Activity:
Every line below that has the string "path" adds one to the count. Give that count by itself.

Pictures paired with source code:
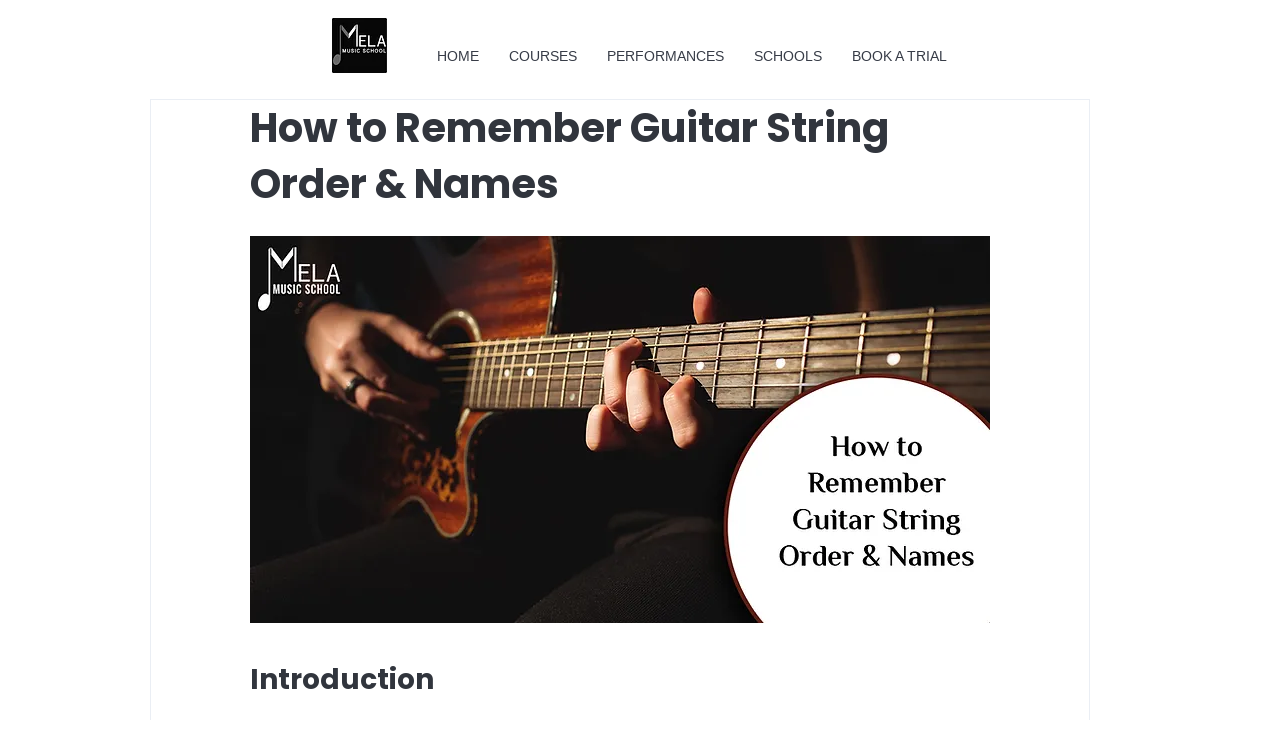

--- FILE ---
content_type: text/html; charset=utf-8
request_url: https://www.google.com/recaptcha/api2/aframe
body_size: 176
content:
<!DOCTYPE HTML><html><head><meta http-equiv="content-type" content="text/html; charset=UTF-8"></head><body><script nonce="HV9B3aTGjLYW4AopYMx63w">/** Anti-fraud and anti-abuse applications only. See google.com/recaptcha */ try{var clients={'sodar':'https://pagead2.googlesyndication.com/pagead/sodar?'};window.addEventListener("message",function(a){try{if(a.source===window.parent){var b=JSON.parse(a.data);var c=clients[b['id']];if(c){var d=document.createElement('img');d.src=c+b['params']+'&rc='+(localStorage.getItem("rc::a")?sessionStorage.getItem("rc::b"):"");window.document.body.appendChild(d);sessionStorage.setItem("rc::e",parseInt(sessionStorage.getItem("rc::e")||0)+1);localStorage.setItem("rc::h",'1768631819087');}}}catch(b){}});window.parent.postMessage("_grecaptcha_ready", "*");}catch(b){}</script></body></html>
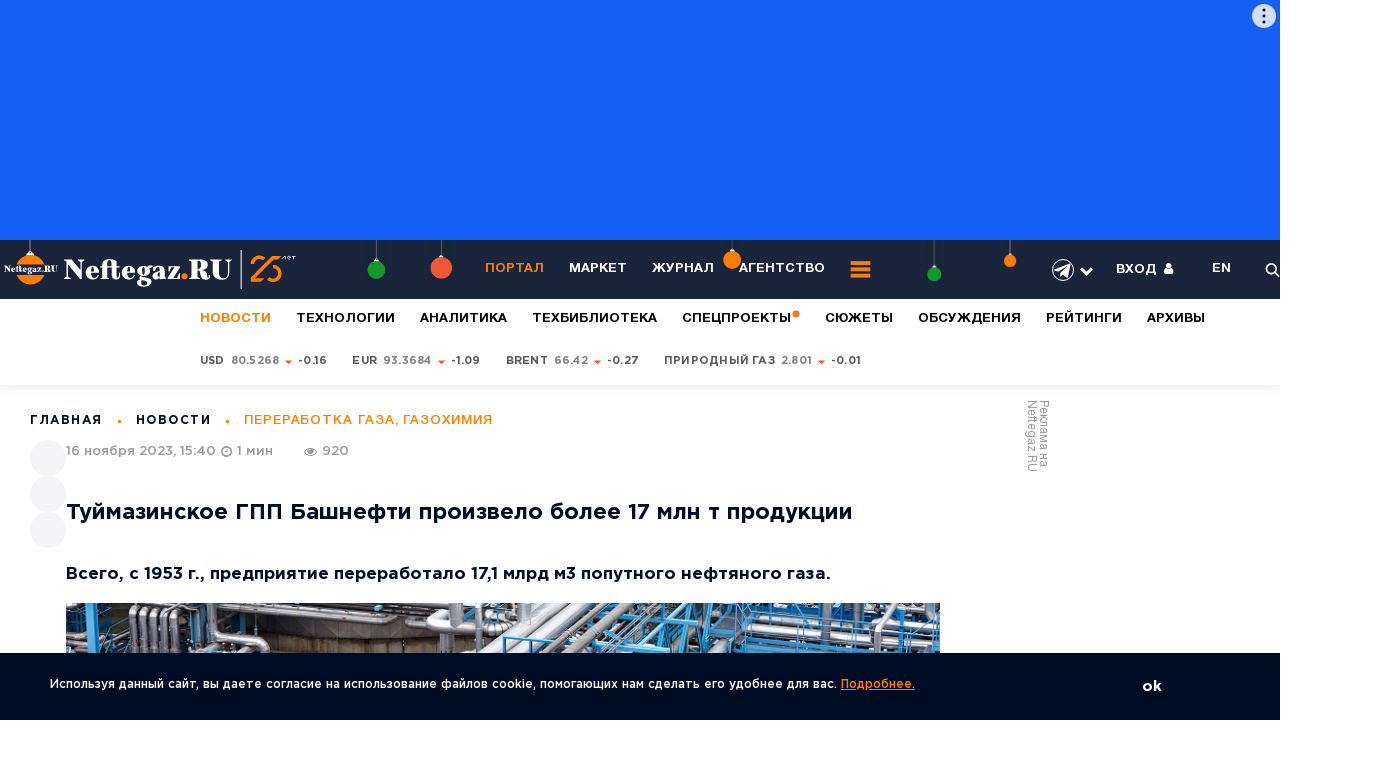

--- FILE ---
content_type: text/css
request_url: https://neftegaz.ru/bitrix/cache/css/pr/neftegaz/default_ba377092a60c257fcd779b0681e692a8/default_ba377092a60c257fcd779b0681e692a8_v1.css?17684676201651
body_size: 387
content:


/* Start:/local/components/neftegaz/search/templates/.default/style.css?15718398631465*/
.selectors-wrapper {
    display: -webkit-flex;
    display: -moz-flex;
    display: -ms-flex;
    display: -o-flex;
    display: -webkit-box;
    display: -ms-flexbox;
    display: flex;
    -webkit-box-pack: justify;
    -ms-flex-pack: justify;
    justify-content: space-between;
    margin-bottom: 30px;
}

.selectors-wrapper .sort-wrapper {
    display: -webkit-flex;
    display: -moz-flex;
    display: -ms-flex;
    display: -o-flex;
    display: -webkit-box;
    display: -ms-flexbox;
    display: flex;
    -webkit-box-pack: justify;
    -ms-flex-pack: justify;
    justify-content: center;
    align-items:center;
    margin: 0 10px;
}

@media (min-width: 768px) {
	.selectors-wrapper .sort-wrapper {
		width: 38%;
	}
}

.selectors-wrapper .year-filter {
    width: 20%;
}

.selectors-wrapper .sort-wrapper .sort-title {
    margin-right: 10px;
    white-space: nowrap;
}

.item_result .control {
    display: -webkit-flex;
    display: -moz-flex;
    display: -ms-flex;
    display: -o-flex;
    display: -webkit-box;
    display: -ms-flexbox;
    display: flex;
    -webkit-box-pack: justify;
    -ms-flex-pack: justify;
    justify-content: space-between;
    margin-bottom: 10px;
}

.wrap_panel .panel .bottom {
    margin-bottom: 40px;
}

.menu_panel a.search-tab-disabled {
    background-color: grey;
}

.search-preloader {
    position: fixed;
    top: 50%;
    left: 50%;
    z-index: 100;
}

.item_result .info .place {
    position: inherit;
}
/* End */
/* /local/components/neftegaz/search/templates/.default/style.css?15718398631465 */


--- FILE ---
content_type: image/svg+xml
request_url: https://neftegaz.ru/local/templates/neftegaz/images/close.svg
body_size: 219
content:
<svg width="17" height="17" viewBox="0 0 17 17" fill="none" xmlns="http://www.w3.org/2000/svg">
<path d="M4.55379e-05 2.12132L2.12137 0L9.19243 7.07107L16.2635 14.1421L14.1422 16.2635L4.55379e-05 2.12132Z" fill="#1A243A"/>
<path d="M14.1421 1.49012e-06L16.2635 2.12132L2.12132 16.2635L0 14.1421L14.1421 1.49012e-06Z" fill="#1A243A"/>
</svg>


--- FILE ---
content_type: application/javascript
request_url: https://smi2.ru/counter/settings?payload=COyWAxjR_ZGovDM6JDc5NWEwMDM0LWY1YzUtNDEyZS1hMDQ3LThhMWQzZWE0NjVjMQ&cb=_callbacks____0mkgd8wzr
body_size: 1514
content:
_callbacks____0mkgd8wzr("[base64]");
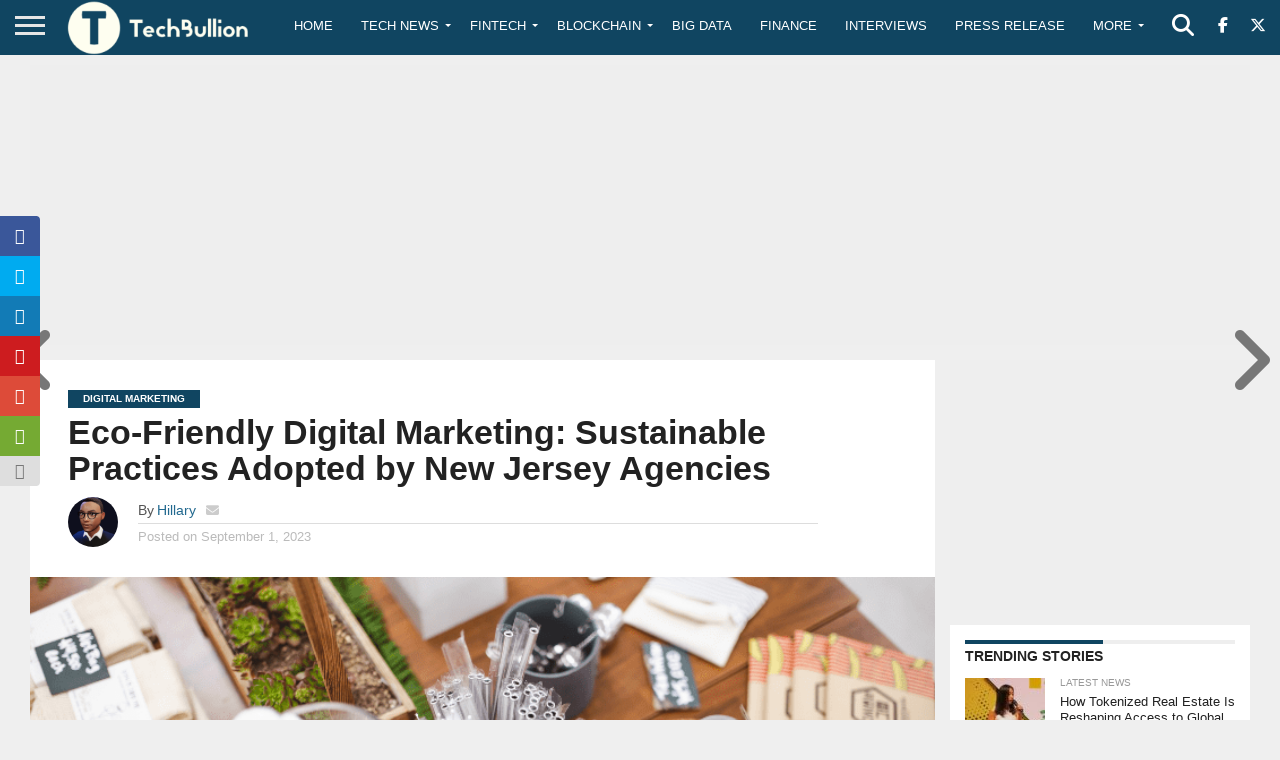

--- FILE ---
content_type: text/html; charset=utf-8
request_url: https://www.google.com/recaptcha/api2/aframe
body_size: -88
content:
<!DOCTYPE HTML><html><head><meta http-equiv="content-type" content="text/html; charset=UTF-8"></head><body><script nonce="OthJYMdH4zAiclAkyXyRbQ">/** Anti-fraud and anti-abuse applications only. See google.com/recaptcha */ try{var clients={'sodar':'https://pagead2.googlesyndication.com/pagead/sodar?'};window.addEventListener("message",function(a){try{if(a.source===window.parent){var b=JSON.parse(a.data);var c=clients[b['id']];if(c){var d=document.createElement('img');d.src=c+b['params']+'&rc='+(localStorage.getItem("rc::a")?sessionStorage.getItem("rc::b"):"");window.document.body.appendChild(d);sessionStorage.setItem("rc::e",parseInt(sessionStorage.getItem("rc::e")||0)+1);localStorage.setItem("rc::h",'1769036906974');}}}catch(b){}});window.parent.postMessage("_grecaptcha_ready", "*");}catch(b){}</script></body></html>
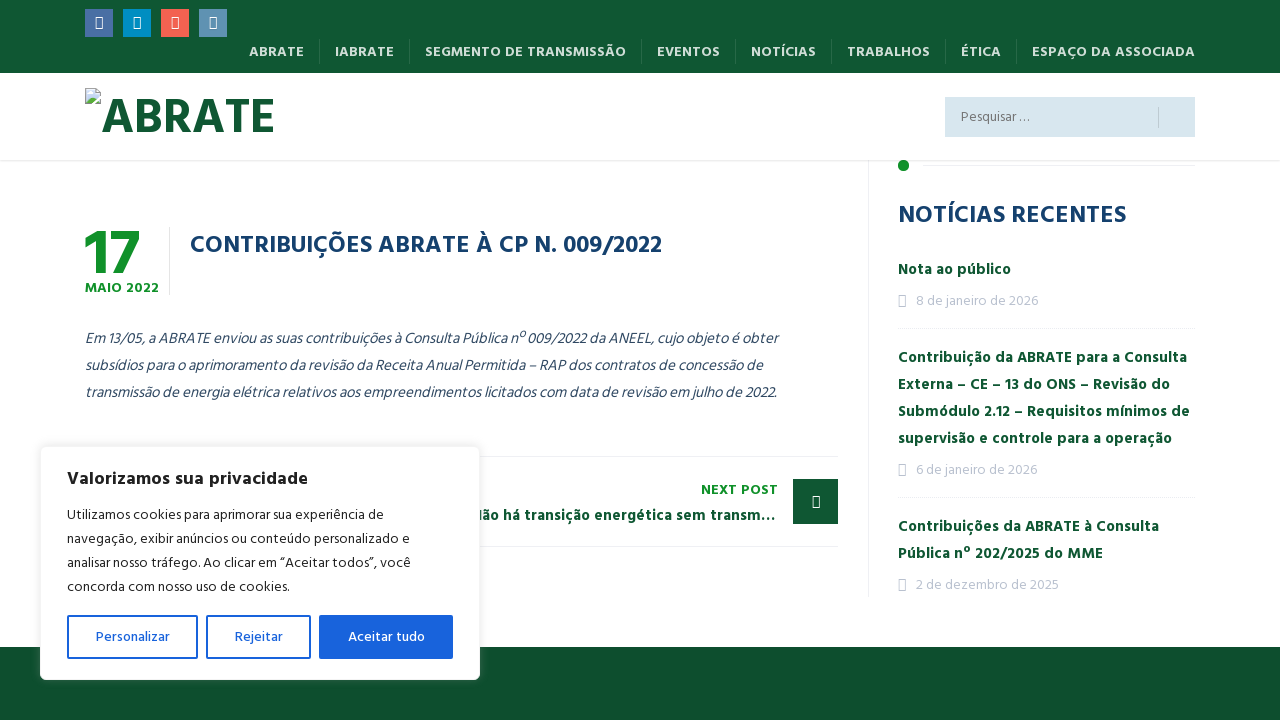

--- FILE ---
content_type: text/plain
request_url: https://www.google-analytics.com/j/collect?v=1&_v=j102&a=33339149&t=pageview&_s=1&dl=https%3A%2F%2Fabrate.org.br%2Fcontribuicoes-abrate-a-cp-n-009-2022%2F&ul=en-us%40posix&dt=CONTRIBUI%C3%87%C3%95ES%20ABRATE%20%C3%80%20CP%20N.%20009%2F2022%20-%20Abrate&sr=1280x720&vp=1280x720&_u=IEBAAEABAAAAACAAI~&jid=1258871548&gjid=180979328&cid=1001382456.1768404355&tid=UA-141185323-1&_gid=1020319102.1768404355&_r=1&_slc=1&z=1457723545
body_size: -450
content:
2,cG-V5EHG7K85Z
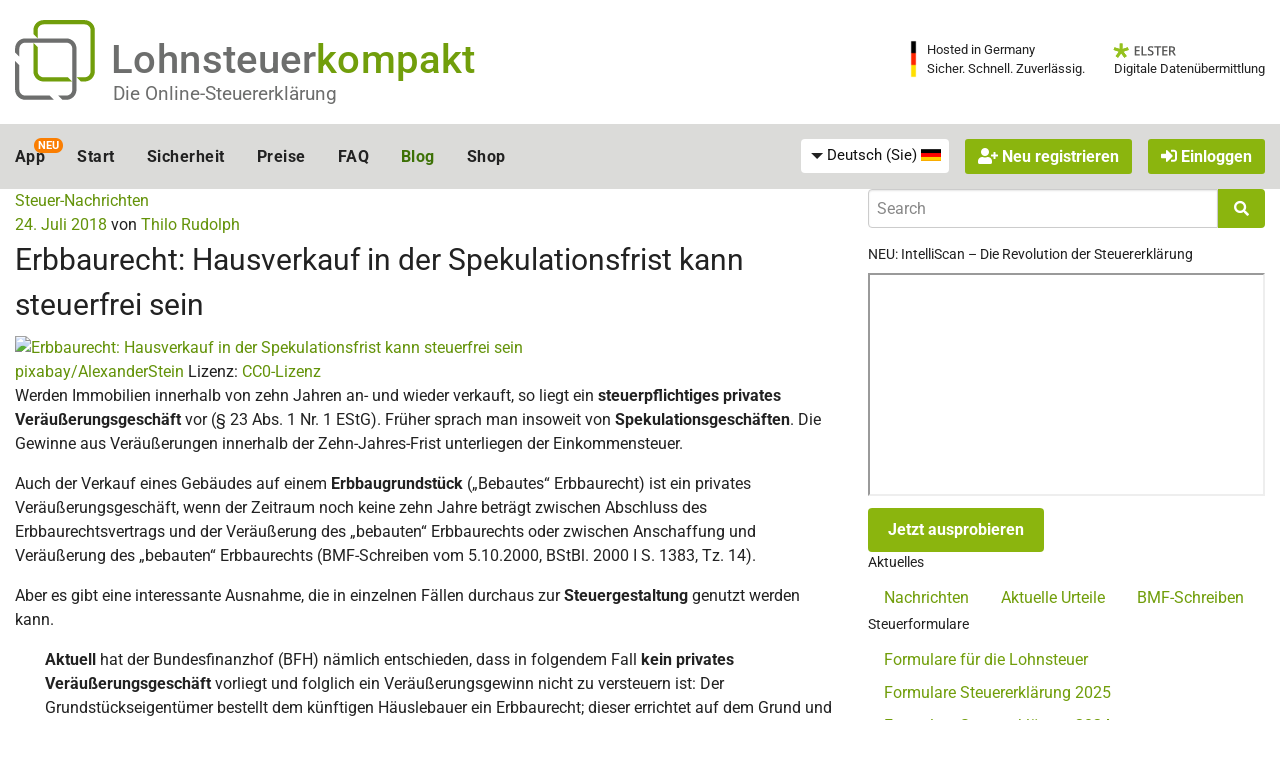

--- FILE ---
content_type: image/svg+xml
request_url: https://www.lohnsteuer-kompakt.de/images/sprachauswahl/DE.svg
body_size: -129
content:
<?xml version="1.0" ?><svg id="Layer_1" style="enable-background:new 0 0 512 512;" version="1.1" viewBox="0 0 512 512" xml:space="preserve" xmlns="http://www.w3.org/2000/svg" xmlns:xlink="http://www.w3.org/1999/xlink"><style type="text/css">
	.st0{fill:#000000;}
	.st1{fill:#ff0000;}
	.st2{fill:#ffcc00;}
</style><g><rect class="st0" height="298.7" width="512" y="106.7"/><rect class="st1" height="199.1" width="512" y="206.2"/><rect class="st2" height="99.6" width="512" y="305.8"/></g></svg>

Answer section:
2